Die für den Staatswald zuständige Behörde ForstBW bewirtschaftet etwa ein Viertel der Waldfläche des Landes. Das entspricht rund 324 000 Hektar. In jedem der 210 Forstreviere des Staatswaldes gebe es illegal betriebene Trails. «Das ist alles nicht neu. Aber dass das Problem so massiv auftritt, das ist neu», sagte Schweizer.

«Mountainbikes sind schnell und lautlos, so dass kleinere Tiere wie Amphibien, Käfer, aber auch Reptilien, die sich auf den Wegen sonnen, nicht rechtzeitig flüchten können und überfahren werden», ergänzt Biologin Felicitas Rechtenwald vom Naturschutzbund Nabu. «Auch störungsempfindliche Vögel wie der Wendehals geben nachweislich ihre Bruten in der Nähe von stark befahrenen illegalen Trails auf.»

Auch sonst können mehr Besucher im Wald ein großes Ärgernis sein: «Das Betreten in den Abendstunden und zu Nachtzeiten, teilweise mit Hunden und Stirnlampen, verunsichert das Wild», sagt eine Sprecherin der Stadt Bretten.

Das Landwirtschaftsministerium spricht zwar von einem «deutlichen Anstieg des Besucheraufkommens im Wald seit Beginn der Coronapandemie». Informationen über mehr Müllablagerungen oder zunehmend illegale Mountainbike-Strecken lägen dem Ministerium aber nicht vor. Es gebe im Land mit seinen 1,4 Millionen Hektar Wald und den rund 85 000 Kilometern an Waldwegen genug Platz für alle Waldfans und deren Freizeitansprüche. Aber: Die Corona-Situation bringe dennoch Veränderungen und einen «verstärkten Freizeitdruck» mit sich.

Aus Sicht von Förster Johannes von Stemm, Geschäftsführer im Landesverband der Schutzgemeinschaft Deutscher Wald, hingegen hat sich das Problem mit den Mountainbike-Trails potenziert. Zahlen dazu würden aber nicht erhoben.

Zum einen gebe es durch den enormen Rad- und Mountainbikeboom nicht nur viel mehr Fahrer, sondern auch der Anteil von E-Mountainbikes habe zugenommen – und damit der Anteil Älterer. «Die fahren zwar nicht über Sprungschanzen, aber oft zu Dämmerungszeiten abends», sagte er. Auch das sei nicht optimal für licht- und lärmscheue Tiere, die abends ihre Ruhe brauchten.

Mountainbiker allerdings wollen schon lange nicht mehr der Buhmann der Wälder sein. «Wir suchen den Dialog mit allen Erholungssuchenden in der Natur sowie mit den Forstbehörden und anderen Fachverwaltungen», heißt es in einem Positionspapier der Mountainbike-Gruppe der Sektion Schwaben im Deutschen Alpenverein (DAV). Fußgänger und Radfahrer müssten sich mit «Respekt, Toleranz und Rücksichtnahme» begegnen. Legale Trails seien auch wichtig im Interesse der Wanderer – «gerade da, wo es eng wird», ergänzte eine Sprecherin des Schwäbischen Albvereins.
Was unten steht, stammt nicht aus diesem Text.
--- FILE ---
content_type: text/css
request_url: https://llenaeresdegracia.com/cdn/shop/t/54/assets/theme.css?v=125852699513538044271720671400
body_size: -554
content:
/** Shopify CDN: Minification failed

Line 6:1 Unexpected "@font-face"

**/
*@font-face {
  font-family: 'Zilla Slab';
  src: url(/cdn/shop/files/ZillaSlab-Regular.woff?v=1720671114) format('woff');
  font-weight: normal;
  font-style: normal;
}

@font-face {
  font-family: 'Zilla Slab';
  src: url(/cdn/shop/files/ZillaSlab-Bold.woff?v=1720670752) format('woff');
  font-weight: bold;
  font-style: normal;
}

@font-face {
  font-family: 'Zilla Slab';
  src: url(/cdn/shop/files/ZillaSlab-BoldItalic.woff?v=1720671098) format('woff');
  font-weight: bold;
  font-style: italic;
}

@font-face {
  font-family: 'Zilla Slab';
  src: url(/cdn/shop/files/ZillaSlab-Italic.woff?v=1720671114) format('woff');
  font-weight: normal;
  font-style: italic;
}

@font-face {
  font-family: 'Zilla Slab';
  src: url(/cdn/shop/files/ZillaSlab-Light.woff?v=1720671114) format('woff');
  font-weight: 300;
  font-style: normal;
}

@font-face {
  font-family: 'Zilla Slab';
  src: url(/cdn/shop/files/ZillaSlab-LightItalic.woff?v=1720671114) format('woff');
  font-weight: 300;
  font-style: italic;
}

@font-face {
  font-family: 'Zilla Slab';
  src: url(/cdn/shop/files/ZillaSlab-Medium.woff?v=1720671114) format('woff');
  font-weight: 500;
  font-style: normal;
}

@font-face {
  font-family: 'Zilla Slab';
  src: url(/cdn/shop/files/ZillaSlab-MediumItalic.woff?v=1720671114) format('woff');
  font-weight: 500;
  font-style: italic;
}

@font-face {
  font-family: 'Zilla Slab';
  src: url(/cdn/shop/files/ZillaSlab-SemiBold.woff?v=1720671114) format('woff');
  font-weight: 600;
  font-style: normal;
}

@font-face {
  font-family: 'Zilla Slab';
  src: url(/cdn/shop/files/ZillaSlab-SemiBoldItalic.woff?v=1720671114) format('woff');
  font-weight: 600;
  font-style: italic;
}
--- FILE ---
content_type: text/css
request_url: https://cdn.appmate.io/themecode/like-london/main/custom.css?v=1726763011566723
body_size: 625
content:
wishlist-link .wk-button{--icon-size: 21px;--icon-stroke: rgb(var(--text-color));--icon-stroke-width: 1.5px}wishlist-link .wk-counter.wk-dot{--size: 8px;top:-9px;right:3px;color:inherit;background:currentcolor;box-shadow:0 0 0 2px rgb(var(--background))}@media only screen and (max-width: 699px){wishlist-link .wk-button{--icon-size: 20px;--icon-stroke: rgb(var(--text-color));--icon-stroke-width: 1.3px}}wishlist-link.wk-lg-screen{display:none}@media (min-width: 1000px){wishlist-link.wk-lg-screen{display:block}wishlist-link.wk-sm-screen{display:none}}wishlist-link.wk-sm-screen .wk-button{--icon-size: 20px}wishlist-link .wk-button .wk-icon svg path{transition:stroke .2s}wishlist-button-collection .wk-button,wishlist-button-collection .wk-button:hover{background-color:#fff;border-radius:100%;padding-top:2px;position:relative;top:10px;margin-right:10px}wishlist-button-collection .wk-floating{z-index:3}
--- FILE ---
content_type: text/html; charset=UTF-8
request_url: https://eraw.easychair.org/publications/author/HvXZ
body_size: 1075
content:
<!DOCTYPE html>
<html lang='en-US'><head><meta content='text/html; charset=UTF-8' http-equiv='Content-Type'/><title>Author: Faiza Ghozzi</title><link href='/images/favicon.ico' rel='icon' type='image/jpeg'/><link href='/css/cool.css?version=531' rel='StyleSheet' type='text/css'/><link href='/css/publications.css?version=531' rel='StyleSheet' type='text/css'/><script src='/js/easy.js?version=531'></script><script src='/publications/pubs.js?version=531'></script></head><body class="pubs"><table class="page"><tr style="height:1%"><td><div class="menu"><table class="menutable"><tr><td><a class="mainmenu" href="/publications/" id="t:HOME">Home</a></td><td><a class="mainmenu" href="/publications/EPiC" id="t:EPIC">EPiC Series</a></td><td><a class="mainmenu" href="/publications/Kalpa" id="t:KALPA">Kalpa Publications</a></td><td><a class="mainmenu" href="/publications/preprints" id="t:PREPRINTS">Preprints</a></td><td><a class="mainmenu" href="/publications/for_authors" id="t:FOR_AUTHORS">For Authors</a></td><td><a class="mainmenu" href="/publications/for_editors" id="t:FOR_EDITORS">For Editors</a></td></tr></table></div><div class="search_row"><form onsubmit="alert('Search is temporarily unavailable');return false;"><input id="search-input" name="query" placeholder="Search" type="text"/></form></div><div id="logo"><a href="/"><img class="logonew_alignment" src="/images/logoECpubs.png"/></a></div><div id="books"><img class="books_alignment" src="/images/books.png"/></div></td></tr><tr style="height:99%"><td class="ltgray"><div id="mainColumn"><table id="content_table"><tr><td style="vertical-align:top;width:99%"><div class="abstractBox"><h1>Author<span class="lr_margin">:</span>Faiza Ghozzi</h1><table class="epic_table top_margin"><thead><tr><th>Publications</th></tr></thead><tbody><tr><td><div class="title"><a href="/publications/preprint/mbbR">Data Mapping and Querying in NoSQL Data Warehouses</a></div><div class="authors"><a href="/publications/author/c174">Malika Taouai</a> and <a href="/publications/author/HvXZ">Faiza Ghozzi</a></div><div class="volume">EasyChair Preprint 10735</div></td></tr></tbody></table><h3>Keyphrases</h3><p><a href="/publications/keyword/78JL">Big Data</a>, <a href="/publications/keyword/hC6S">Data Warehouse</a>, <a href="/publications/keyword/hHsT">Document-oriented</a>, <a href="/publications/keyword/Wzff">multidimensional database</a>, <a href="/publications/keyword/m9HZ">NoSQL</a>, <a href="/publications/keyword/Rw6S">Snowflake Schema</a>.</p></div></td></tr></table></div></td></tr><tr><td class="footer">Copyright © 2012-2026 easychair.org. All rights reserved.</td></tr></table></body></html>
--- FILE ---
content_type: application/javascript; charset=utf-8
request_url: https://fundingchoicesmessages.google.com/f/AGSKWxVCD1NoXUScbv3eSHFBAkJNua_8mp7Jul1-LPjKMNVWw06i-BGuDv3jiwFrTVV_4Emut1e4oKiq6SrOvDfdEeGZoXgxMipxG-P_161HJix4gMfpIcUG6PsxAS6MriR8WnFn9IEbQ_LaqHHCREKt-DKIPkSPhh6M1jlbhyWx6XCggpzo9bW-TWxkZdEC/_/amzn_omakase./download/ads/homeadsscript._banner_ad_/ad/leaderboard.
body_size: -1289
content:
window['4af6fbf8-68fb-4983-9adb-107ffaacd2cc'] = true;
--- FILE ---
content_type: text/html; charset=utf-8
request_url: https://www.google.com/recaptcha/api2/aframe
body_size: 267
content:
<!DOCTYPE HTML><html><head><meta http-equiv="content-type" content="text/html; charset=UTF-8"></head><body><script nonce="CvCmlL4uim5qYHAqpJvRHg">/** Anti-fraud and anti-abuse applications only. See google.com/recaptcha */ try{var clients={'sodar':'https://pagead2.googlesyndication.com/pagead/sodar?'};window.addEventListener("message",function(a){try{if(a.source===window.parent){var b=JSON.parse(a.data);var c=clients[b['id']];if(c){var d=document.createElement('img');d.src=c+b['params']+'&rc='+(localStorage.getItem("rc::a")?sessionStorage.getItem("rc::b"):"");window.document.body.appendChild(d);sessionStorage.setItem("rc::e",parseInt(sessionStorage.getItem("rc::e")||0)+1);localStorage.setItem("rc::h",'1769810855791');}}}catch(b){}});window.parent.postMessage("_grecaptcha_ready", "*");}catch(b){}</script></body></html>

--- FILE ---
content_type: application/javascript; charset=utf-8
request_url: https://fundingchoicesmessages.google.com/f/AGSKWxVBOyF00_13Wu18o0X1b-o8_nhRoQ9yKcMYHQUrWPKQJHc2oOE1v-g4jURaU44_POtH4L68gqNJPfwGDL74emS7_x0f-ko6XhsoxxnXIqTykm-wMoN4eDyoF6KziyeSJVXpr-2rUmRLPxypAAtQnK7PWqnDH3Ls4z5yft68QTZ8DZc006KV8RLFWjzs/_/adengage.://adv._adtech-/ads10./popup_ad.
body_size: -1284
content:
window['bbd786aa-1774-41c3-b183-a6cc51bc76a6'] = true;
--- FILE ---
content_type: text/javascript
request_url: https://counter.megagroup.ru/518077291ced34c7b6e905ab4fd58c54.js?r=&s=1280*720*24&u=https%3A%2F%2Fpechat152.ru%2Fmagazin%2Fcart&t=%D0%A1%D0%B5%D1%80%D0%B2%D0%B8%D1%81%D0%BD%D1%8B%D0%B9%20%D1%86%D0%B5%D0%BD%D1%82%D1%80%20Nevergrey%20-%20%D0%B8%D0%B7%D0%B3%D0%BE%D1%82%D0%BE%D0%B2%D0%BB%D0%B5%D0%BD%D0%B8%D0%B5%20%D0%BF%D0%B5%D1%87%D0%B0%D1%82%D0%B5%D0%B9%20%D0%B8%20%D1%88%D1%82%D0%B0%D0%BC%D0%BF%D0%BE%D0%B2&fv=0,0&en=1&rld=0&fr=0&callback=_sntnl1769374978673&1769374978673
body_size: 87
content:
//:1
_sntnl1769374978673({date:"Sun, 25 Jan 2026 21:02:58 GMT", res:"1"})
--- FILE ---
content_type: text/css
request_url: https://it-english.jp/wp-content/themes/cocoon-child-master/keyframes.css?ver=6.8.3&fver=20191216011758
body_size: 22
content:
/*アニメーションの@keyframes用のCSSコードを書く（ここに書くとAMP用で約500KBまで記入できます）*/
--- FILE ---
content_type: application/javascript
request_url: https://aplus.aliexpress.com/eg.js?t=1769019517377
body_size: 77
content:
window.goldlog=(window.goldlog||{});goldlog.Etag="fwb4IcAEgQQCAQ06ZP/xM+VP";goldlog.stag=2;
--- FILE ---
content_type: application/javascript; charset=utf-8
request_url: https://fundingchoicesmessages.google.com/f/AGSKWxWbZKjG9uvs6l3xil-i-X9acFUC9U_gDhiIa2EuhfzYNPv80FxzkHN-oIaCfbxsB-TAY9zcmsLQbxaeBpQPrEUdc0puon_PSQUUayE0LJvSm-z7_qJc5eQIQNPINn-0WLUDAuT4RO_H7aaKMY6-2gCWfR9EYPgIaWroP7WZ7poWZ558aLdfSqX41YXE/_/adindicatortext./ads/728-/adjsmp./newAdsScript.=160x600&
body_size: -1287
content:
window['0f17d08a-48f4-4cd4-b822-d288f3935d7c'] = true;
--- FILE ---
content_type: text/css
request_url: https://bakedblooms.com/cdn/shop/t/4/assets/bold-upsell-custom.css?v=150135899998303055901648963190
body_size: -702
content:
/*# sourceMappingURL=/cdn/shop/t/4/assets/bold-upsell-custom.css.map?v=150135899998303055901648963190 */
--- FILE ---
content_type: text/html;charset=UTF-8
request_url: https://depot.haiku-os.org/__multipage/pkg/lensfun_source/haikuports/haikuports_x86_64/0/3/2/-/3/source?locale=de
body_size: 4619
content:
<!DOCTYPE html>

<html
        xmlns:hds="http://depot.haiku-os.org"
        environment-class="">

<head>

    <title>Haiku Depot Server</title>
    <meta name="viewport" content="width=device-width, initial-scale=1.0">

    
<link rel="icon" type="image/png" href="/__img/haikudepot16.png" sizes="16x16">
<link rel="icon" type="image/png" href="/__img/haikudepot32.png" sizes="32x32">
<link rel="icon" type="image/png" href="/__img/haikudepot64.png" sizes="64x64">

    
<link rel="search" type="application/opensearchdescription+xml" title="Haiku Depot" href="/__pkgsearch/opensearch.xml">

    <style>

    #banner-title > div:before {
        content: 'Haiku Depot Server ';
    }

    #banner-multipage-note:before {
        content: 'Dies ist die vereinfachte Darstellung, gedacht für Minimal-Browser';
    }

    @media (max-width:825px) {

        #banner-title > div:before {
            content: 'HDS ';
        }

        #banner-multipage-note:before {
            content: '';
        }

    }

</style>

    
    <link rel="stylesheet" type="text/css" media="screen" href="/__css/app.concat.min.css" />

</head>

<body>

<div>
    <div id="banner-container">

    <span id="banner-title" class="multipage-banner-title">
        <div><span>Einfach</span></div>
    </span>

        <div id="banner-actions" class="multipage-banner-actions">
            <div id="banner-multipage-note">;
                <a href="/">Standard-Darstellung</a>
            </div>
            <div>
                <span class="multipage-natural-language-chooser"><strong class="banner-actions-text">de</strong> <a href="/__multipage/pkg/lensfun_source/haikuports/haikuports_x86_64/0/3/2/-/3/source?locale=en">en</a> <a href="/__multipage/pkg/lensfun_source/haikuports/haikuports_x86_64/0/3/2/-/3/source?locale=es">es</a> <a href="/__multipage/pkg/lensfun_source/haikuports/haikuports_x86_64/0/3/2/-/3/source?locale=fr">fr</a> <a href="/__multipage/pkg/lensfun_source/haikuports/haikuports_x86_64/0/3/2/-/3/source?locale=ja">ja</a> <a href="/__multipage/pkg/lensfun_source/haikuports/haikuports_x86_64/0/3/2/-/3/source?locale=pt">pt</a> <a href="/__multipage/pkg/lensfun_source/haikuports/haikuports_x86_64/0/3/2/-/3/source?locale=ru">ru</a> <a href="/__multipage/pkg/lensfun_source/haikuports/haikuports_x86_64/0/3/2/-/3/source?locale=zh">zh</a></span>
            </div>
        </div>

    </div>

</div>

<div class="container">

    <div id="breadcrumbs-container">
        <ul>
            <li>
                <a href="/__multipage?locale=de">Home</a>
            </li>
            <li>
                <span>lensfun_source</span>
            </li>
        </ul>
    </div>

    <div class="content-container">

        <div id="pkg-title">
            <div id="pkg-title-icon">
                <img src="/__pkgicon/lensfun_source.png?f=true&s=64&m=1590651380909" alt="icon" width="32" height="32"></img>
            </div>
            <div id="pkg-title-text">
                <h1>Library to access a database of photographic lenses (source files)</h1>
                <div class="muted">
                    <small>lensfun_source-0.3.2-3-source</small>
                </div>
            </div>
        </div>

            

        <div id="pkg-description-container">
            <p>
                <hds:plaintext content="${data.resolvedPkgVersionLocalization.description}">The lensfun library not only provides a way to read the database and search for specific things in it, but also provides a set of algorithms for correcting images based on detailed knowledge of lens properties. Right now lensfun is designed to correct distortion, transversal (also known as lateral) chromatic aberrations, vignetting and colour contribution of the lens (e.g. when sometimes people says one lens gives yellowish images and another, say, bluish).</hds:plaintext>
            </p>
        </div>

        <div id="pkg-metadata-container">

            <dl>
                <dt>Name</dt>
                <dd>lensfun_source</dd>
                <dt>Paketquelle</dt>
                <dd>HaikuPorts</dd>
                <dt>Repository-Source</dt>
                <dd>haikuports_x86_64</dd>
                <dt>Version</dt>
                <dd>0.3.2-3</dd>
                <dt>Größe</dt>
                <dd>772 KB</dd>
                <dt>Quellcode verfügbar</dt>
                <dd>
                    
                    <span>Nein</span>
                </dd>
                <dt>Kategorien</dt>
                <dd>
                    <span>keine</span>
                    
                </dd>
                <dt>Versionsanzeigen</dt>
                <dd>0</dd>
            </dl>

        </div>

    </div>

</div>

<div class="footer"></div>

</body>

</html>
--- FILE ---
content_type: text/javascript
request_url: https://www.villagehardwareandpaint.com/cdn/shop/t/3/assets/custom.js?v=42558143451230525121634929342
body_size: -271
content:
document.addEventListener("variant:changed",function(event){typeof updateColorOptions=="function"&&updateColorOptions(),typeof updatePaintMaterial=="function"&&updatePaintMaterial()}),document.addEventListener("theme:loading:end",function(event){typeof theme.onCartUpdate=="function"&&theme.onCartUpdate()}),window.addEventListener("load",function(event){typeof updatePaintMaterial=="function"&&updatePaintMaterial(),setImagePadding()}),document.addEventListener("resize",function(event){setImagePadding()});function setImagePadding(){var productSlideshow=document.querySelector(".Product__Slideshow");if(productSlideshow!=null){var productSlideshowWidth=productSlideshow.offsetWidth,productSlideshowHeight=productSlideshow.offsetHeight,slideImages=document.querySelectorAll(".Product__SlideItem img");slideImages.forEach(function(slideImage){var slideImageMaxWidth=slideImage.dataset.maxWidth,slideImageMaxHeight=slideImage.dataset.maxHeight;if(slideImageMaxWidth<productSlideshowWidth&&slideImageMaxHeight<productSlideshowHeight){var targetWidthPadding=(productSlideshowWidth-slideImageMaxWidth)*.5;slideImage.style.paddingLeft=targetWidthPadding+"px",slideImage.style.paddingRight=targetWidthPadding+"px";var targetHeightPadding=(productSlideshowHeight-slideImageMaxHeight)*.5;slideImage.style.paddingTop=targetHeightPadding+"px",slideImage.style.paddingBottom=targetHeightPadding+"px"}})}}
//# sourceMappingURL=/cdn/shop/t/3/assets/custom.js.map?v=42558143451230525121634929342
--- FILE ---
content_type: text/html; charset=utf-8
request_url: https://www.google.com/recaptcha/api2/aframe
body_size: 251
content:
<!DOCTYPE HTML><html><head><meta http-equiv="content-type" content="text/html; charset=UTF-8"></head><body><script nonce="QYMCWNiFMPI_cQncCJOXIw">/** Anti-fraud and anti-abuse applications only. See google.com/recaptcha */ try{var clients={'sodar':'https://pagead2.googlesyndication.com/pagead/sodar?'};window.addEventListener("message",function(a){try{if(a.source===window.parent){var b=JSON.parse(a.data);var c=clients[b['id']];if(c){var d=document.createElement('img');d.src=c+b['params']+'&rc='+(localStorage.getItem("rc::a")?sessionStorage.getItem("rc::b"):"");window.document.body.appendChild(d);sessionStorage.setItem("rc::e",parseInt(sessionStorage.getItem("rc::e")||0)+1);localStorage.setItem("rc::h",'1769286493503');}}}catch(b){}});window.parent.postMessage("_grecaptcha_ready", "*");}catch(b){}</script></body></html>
Wichtig sei zudem, im Gespräch zu bleiben mit den Bikern und zu versuchen, verschiedenen Interessen ins Gleichgewicht zu bringen, betont auch von Stemm. «Das ist aufwendig. Ich kann zum Beispiel die Jugendlichen sehr gut verstehen. Aber ihnen auch bewusst zu machen, dass der Wald mehr als eine Vergnügungskulisse ist, ist schwer.»